Take the keywords meta tag. Back in 1995, search engines thought it would be great if websites could add some semantic data to their sites, and they invented the “keywords” meta tag – which let websites specify keywords describing their site.
That failed badly – for every site which used the tag to add useful keywords, several spam sites used the keywords to add irrelevant keywords to their site. At the time it wasn’t unusual to skip through several pages of search results before finding a site which wasn’t spam. By 1998, search engines had started ignoring the tag.
As a result of spammers, it’s fairly much a given that all indexed data about the page has to come from what the user can see on the page – not from hidden markup features.
CSS lets us style elements in any way we like – we can effectively change the visual meaning of any two tags however we see fit.

**What to do:**
#1 Answer the following questions using the passage about the keywords meta tag.
(a) In what year did search engines invent the keywords meta tag?
(b) By what year had search engines started ignoring the tag?
(c) Where must all indexed data about a page come from?
#2 In the passage about the keywords meta tag, restate the paragraph beginning "That failed badly" more briefly, keeping its main facts.
#3 Extend the passage about the keywords meta tag from where it stops.

**Source data:**
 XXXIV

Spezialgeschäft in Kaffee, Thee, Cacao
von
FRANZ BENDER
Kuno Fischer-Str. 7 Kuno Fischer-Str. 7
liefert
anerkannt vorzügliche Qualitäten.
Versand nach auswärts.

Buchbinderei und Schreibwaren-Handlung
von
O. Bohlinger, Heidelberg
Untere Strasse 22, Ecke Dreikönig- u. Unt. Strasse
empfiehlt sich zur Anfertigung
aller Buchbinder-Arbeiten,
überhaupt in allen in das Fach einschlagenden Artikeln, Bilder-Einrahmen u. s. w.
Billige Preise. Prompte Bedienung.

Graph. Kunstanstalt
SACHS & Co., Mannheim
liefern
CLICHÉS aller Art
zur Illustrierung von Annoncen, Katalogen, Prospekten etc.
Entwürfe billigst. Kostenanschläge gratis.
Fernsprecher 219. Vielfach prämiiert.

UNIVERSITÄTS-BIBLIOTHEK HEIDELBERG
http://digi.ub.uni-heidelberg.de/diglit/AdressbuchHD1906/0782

* * *

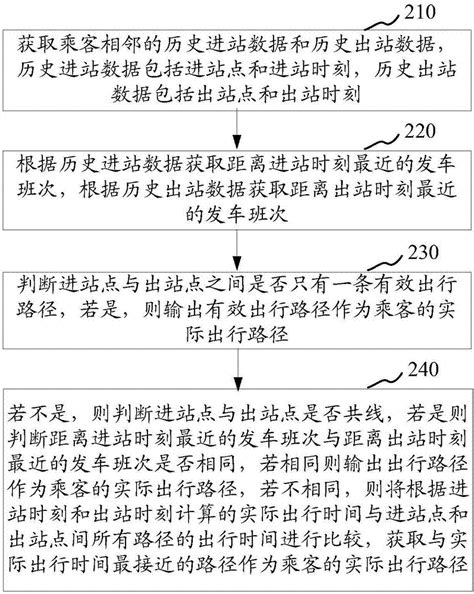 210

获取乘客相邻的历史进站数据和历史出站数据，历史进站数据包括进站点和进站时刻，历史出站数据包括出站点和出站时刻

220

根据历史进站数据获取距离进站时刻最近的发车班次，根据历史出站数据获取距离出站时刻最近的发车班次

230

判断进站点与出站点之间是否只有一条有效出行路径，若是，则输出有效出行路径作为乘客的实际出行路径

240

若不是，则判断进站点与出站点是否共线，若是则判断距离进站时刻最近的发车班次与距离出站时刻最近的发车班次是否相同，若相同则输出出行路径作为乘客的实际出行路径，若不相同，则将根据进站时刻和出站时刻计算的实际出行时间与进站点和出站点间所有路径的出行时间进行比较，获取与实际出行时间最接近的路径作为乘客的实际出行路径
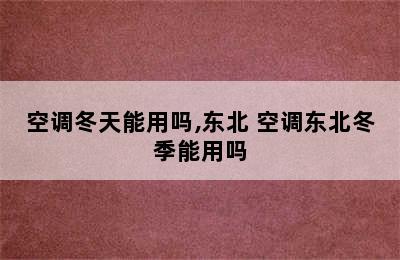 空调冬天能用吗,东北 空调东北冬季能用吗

**Answers to the exercises:**
#1
(a) 1995
(b) 1998
(c) From what the user can see on the page, not from hidden markup features.

#2 The tag failed: for each site that added useful keywords, several spam sites added irrelevant ones. Users often skipped through several pages of results before finding a site that was not spam, and by 1998 search engines had started ignoring the tag.

#3
It would be trivial for example to switch <h1> and <small> tags by modifying the styles for the elements. On a normal website you may never want to do that, but now consider you’re a spammer – you can put two different sets of copy on the page, and the raw markup can focus on one set of copy while your CSS focuses the user on completely different copy.
If an indexer was to base their importance largely on which tags were being used (e.g. rank <h1> tags highly) then they would be wide open to spam from that page.
It is possible for indexers to take hints from these tags, and use them if they match with their own results for detecting sections of a page, but they certainly can’t take them at face value.